4. Socialist economies, by contrast, will be more productive and usher in a new era of prosperity.

These propositions were first enunciated by socialists in the nineteenth century, and repeated often into the twentieth before disaster struck. The disaster was that all four of socialism’s claims were refuted both in theory and in practice. In theory, the free-market economists have won the debate. Ludwig von Mises, Friedrich Hayek, and Milton Friedman have shown how markets are efficient, and they have shown, conversely, how socialist top-down command economies necessarily must fail. Distinguished Left-wing economists such as Robert Heilbroner have conceded in print that the debate is over and that the capitalists have won. In theory, the moral and political debate is more up for grabs,  but the leading thesis is that some form of liberalism in the broadest sense is essential to protecting civil rights and civil society in general—and the liveliest debates are about whether a conservative version of liberalism, a libertarian one, or a modified welfarist one is best. Many Leftists are re-packaging themselves as more moderate communitarians, but that repackaging itself shows how far the debate has shifted toward liberalism.
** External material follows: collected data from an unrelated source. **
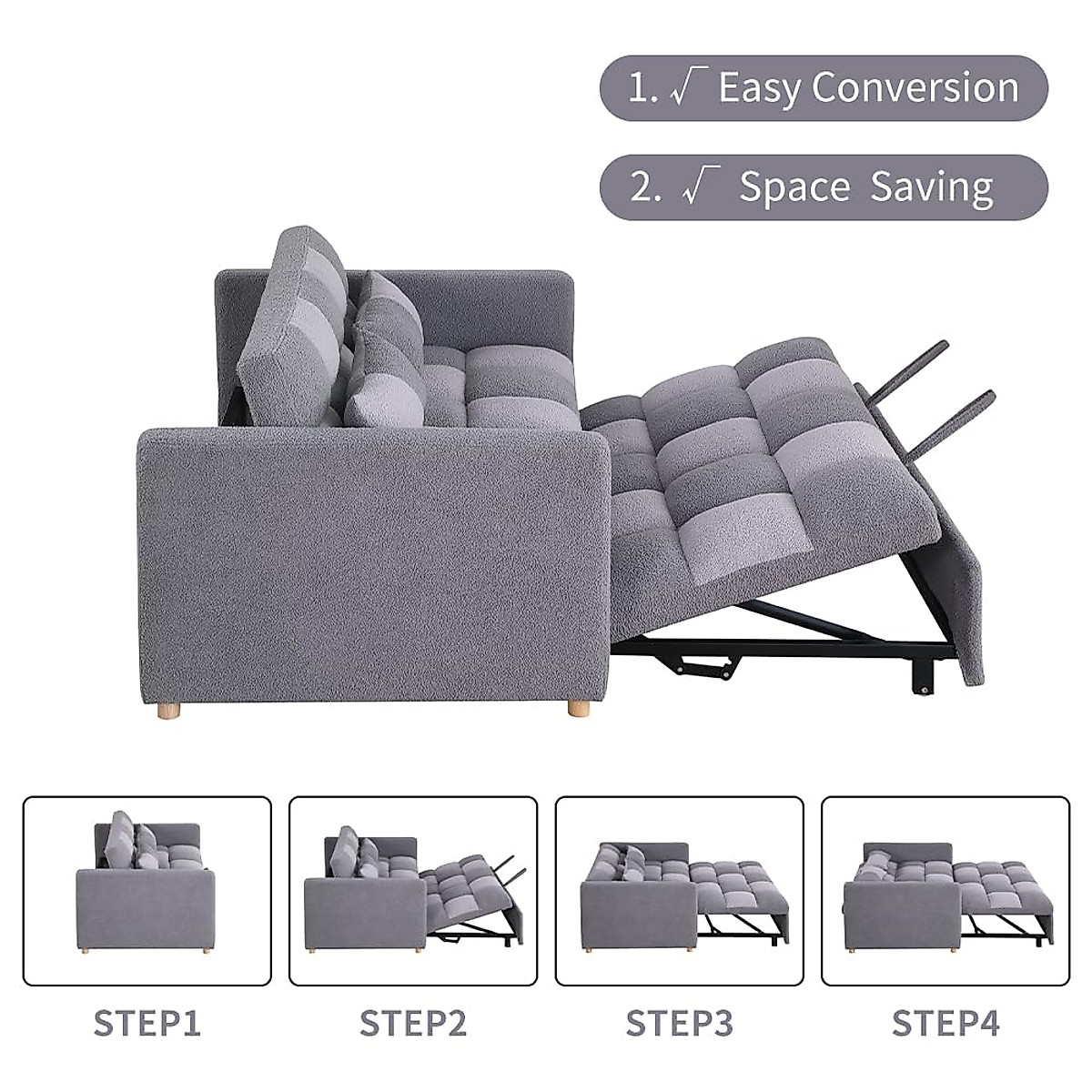 1. √ Easy Conversion

2. √ Space Saving

STEP1

STEP2

STEP3

STEP4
The empirical evidence has been much harder on socialism. Economically, in practice the capitalist nations are increasingly productive and prosperous, with no end in sight. Not only are the rich getting fantastically richer, the poor in those countries are getting richer too. And by direct and brutal contrast, every socialist experiment has ended in dismal economic failure—from the Soviet Union and the Eastern Bloc, to North Korea and Vietnam, to Cuba, Ethiopia, and Mozambique.  Morally and politically, in practice every liberal capitalist country has a solid record for being humane, for by and large respecting rights and freedoms, and for making it possible for people to put together fruitful and meaningful lives. Socialist practice has time and time again proved itself more brutal than the worst dictatorships in history prior to the twentieth century. Each socialist regime has collapsed into dictatorship and begun killing people on a huge scale. Each has produced dissident writers such as Alexander Solzhenitsyn and Nien Cheng who have documented what those regimes are capable of.

These points are well known, and I dwell upon them in order to project the depth of the crisis that this meant for Left-socialist intellectuals. By the 1950s, the crisis was being felt deeply. Instead of having collapsed in the Great Depression of the 1930s, as both the collectivist Right and the Left had hoped, the liberal capitalist countries had recovered after World War II and by the 1950s were enjoying peace, liberty, and new levels of prosperity. World War II had wiped out the collectivist Right—the National Socialists and the Fascists—leaving the Left alone in the field against a triumphant and full-of-itself liberal capitalism. Yet while the liberal West’s recovery and its rising political and economic prominence were distressing to the far Left intellectuals of the West, hope was still offered by the existence of the Soviet Union, the ‚noble experiment,‛ and to a lesser extent by communist China.

Even that hope was brutally crushed in 1956. Before a worldwide audience, the Soviets sent tanks into Hungary to stifle demonstrations by students and workers—thus demonstrating just how strong was their commitment to humanity. And, more devastatingly, Nikita Khrushchev acknowledged publicly what many in the West had long charged—that Joseph Stalin’s regime had slaughtered tens of millions of human beings, staggering numbers that made the National Socialists’ efforts seem amateurish in comparison.